It is something of a minor miracle that despite all of the uncertainty generated by the Great Brexit Bake Off, the British economy continues to grow. I don’t think anybody really knows why!
Unemployment continues to fall to historically low levels. In my constituency we have 1.4% of the population seeking work, which equates to full employment. Many employers report difficulty in finding people of the right skill set. Even in deepest darkest Plymouth unemployment is less than 4% - historically low. Our country remains the most attractive destination for foreign inward investment and we are at the cutting edge of new technologies including artificial intelligence and robotics.
Some sectors are not doing so well. The property sector has been plateauing at best and naturally sectors that depend upon people moving house – like kitchen and bathroom retailers have also felt the squeeze. The car industry is also struggling (across Europe) as the switch from diesel confuses the punter and we move towards electric cars in the longer term.

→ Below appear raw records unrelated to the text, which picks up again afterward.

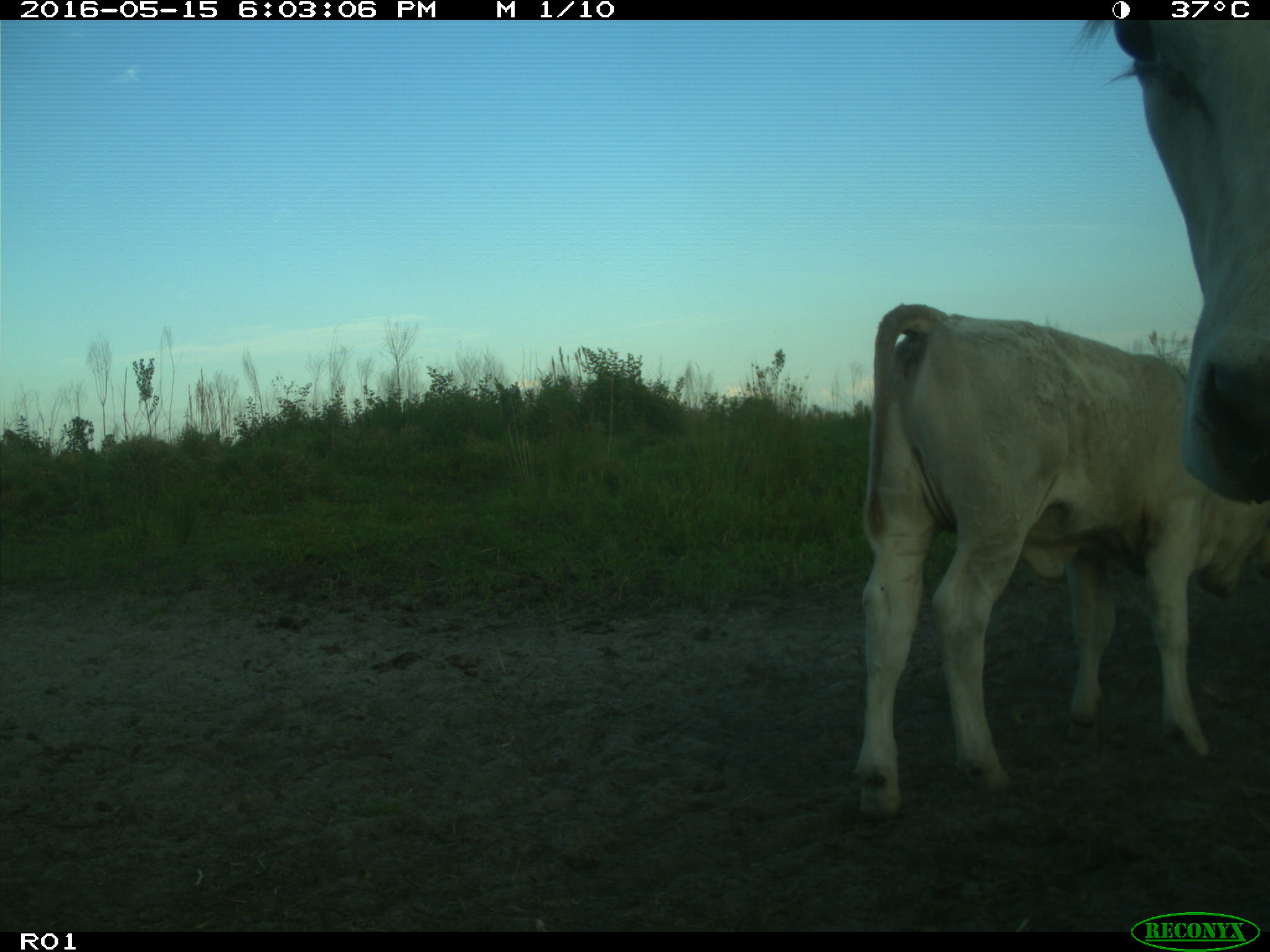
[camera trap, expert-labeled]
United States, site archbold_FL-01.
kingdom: Animalia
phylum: Chordata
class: Mammalia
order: Artiodactyla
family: Bovidae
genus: Bos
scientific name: Bos taurus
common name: domestic cow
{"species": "Bos taurus (domestic cow)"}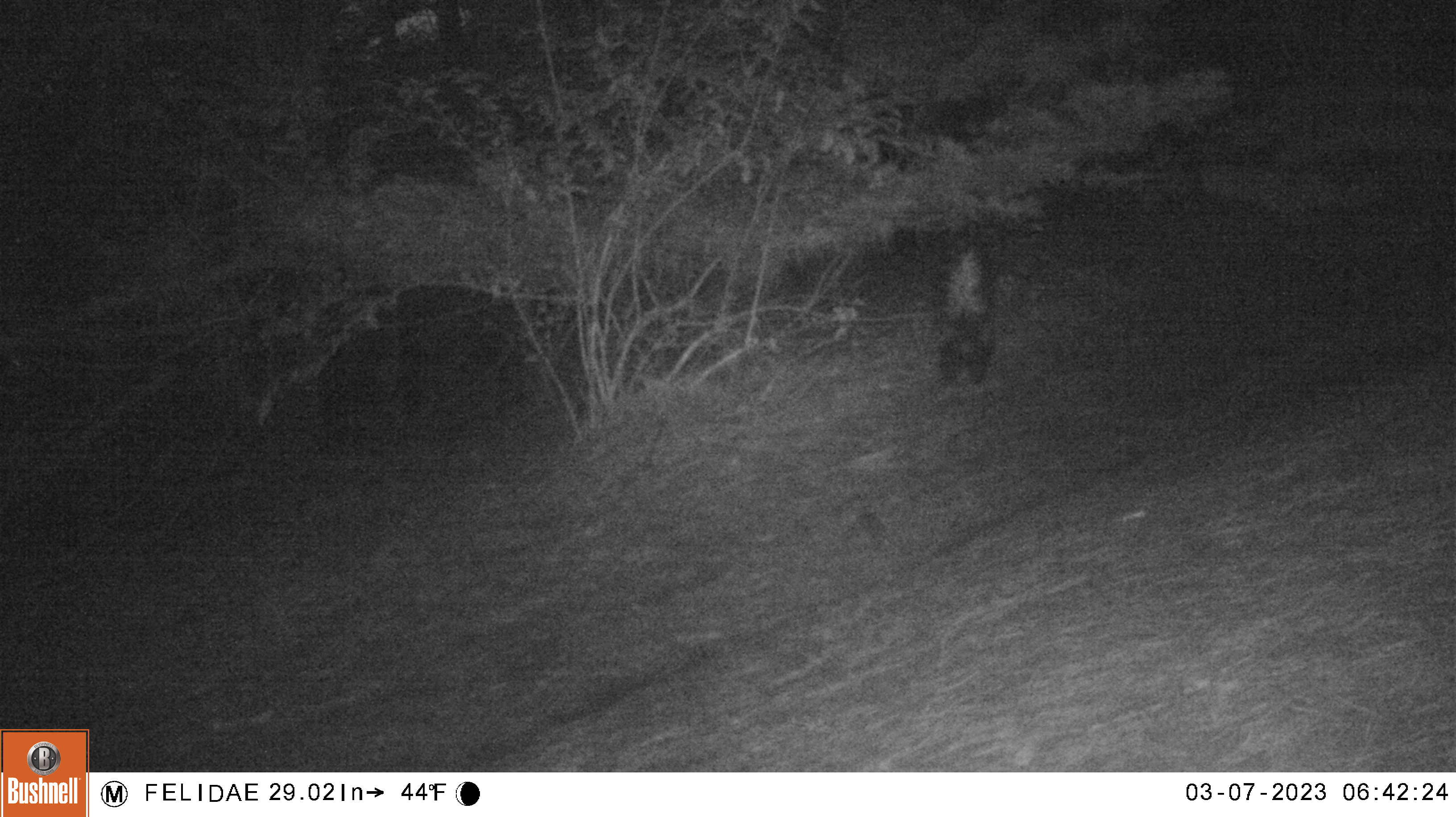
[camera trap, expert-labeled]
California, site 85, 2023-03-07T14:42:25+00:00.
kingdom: Animalia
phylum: Chordata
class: Mammalia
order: Carnivora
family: Mephitidae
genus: Mephitis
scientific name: Mephitis mephitis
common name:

We seem to be defying the laws of economic gravity despite current uncertainty. But uncertainty is a slow killer of confidence. Several local businesses have reported to me that more and more investment decisions are being shelved until we know where we are going on Brexit. They are especially fearful of the disruption of a no-deal exit. So far so good on the economy – but we should not assume it will last forever. Imagine if there was an economic recession at the same time as this deep political and constitutional crisis? We have tomove this forward.
We have a new date to settle this by 12th April. We are now down to three options: (i) the PM’s deal (which honours the 2016 vote without crashing the economy), (ii) a no-Deal Brexit (which has a Parliamentary majority against it of around 200) or (iii) an extended delay+ a Brexit reset involving…a new way forward (2nd referendum, Norway plus, General election, rescission of article 50 and just remain…take your pick).
If we do not resolve this matter by 12th April, we will have to take part in elections to the European Parliament for which the country is woefully under-prepared.
I do not believe Parliament will support a no-deal Brexit. So down to two realistic options: back the deal or get an extended delay, uncertain outcome plus EU elections.
Still some of my Brexiteer colleagues wont back the deal. Beggars belief!